** BEGIN EXTRACTED DATA **

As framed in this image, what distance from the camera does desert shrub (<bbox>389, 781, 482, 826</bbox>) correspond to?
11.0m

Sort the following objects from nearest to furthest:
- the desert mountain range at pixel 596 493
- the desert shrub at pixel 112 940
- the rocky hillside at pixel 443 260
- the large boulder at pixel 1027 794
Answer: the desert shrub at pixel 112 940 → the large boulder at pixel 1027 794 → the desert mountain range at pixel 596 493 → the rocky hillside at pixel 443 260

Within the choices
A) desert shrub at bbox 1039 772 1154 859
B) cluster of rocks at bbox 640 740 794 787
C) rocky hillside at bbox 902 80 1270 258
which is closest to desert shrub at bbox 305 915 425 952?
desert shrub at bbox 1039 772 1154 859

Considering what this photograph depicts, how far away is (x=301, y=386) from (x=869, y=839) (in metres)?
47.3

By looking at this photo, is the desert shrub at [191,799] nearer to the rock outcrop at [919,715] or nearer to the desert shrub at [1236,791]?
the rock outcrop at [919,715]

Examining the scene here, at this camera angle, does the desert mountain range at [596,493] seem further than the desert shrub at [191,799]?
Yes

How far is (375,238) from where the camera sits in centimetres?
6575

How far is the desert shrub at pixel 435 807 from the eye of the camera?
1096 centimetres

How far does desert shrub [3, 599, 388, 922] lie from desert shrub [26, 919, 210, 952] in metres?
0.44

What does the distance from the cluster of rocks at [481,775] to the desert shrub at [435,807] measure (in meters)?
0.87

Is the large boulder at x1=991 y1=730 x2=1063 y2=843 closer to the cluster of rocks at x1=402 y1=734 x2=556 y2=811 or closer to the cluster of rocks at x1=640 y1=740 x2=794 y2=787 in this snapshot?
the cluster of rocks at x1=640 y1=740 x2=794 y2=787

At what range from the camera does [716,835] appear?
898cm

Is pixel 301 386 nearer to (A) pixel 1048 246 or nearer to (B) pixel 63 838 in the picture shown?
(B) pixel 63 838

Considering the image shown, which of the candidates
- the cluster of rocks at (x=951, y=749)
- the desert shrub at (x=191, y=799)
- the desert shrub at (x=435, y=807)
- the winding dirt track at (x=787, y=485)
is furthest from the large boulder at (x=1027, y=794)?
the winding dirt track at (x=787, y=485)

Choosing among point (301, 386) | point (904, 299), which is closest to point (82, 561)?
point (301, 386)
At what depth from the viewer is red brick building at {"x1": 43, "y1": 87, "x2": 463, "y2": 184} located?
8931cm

** END EXTRACTED DATA **

WHAT THE TASK ASKS — Copy word for word the lines from the start of the records through the line containing "Answer: the desert", including that line.

OUTPUT OF THE TASK —
As framed in this image, what distance from the camera does desert shrub (<bbox>389, 781, 482, 826</bbox>) correspond to?
11.0m

Sort the following objects from nearest to furthest:
- the desert mountain range at pixel 596 493
- the desert shrub at pixel 112 940
- the rocky hillside at pixel 443 260
- the large boulder at pixel 1027 794
Answer: the desert shrub at pixel 112 940 → the large boulder at pixel 1027 794 → the desert mountain range at pixel 596 493 → the rocky hillside at pixel 443 260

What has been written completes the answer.